In what’s becoming a holiday tradition, McAfee released its 12 Scams of Christmas earlier this season. The scams are worth looking at because cybercriminals will take advantage of whatever they can – and we’re all less cautious while doing holiday shopping. The overall message is, if you don’t watch out, these cyber grinches will try to steal more than just Christmas. There’s lots of money, your credit and even your identity and your computing systems on the line.

Looking at the scams from a federal perspective, I noted that the two most prominent – scams numbers 1 and 2 – are related to mobility. For the federal sector, this is particularly important. Mobile computing has become so commonplace that we don’t even think about it anymore. But who would’ve thought, even five years ago, that we’d be talking into mini computers we carry around on our belts and in our bags? Yet that’s what we do: Smartphones are not principally phones but rather computers that also make calls.

Because of convenience, we’ll never give up mobility. With a mobile device you’re always connected to your office from a doctor’s waiting room; you can see if your agency has sent out an urgent notice while you’re meeting a friend for lunch; or you can check out a new citizen portal while riding Metro. That’s not to mention keeping up with family and friends on social networks, monitoring your kids’ vacation schedules, buying holiday presents at a retailer with a quick scan, or checking what temperature your home will be when you arrive.

And the tablet you might have gotten as a gift last holiday season works essentially the same way as – and are just as vulnerable as – a mobile computer, even if many people don’t think of them that way. The great part is this is just the beginning. We can’t even imagine what mobile devices of the future will look and act like, as we’re in a period where technology evolves faster than any other time in history.

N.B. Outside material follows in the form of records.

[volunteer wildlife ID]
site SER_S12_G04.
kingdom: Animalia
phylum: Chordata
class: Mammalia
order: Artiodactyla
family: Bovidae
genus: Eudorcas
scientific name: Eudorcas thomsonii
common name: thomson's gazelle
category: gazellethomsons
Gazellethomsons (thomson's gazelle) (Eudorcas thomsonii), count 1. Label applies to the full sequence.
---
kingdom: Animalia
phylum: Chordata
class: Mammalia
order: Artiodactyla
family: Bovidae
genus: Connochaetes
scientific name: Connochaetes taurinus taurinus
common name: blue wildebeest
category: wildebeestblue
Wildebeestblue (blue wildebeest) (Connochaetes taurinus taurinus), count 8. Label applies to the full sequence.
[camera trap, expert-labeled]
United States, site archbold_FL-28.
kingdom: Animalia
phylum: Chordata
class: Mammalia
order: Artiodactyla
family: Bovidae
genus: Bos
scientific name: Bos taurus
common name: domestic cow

But there’s a flip side to all this convenience, and that’s the risks inherent in mobile computing. Ensuring that our personal smartphones and tablets don’t get penetrated is not top of mind for most of us, but you can be certain the subject can keep your agency’s IT and security staff up at night. That’s because of the interconnected nature of what we do: combining our workplace and all its data with our social life, personal life and family. That’s a lot of information to keep secure.

This isn’t just my opinion; the experts who compiled the McAfee Labs’ Q3 Threat Report saw a major uptick in threats against the Android mobile platform. As these devices are increasingly popular with consumers, they’re also becoming more popular with cyber criminals, and we saw a one-third increase in attacks (to nearly 700,000 incidents) between Q2 and Q3 of this year.

So what’s the answer? Ban mobile devices in the workplace? Some agencies have tried, but it’s a difficult policy to enforce. Other departments or agencies allow mobile devices but restrict their functions or activities. The best solution is to think of security from a global perspective because of how interconnected mobile devices have become.

At McAfee we’re experts at doing just that. And we’re not just targeting today’s threats but anticipating tomorrow’s as well. Yet it’s not just your cyber security company that has to be on guard. We all have to watch out that cybercriminals or other grinches don’t steal Christmas, Chanukah or a Happy New Year. We want you to enjoy this holiday season safely, and I hope you do just that!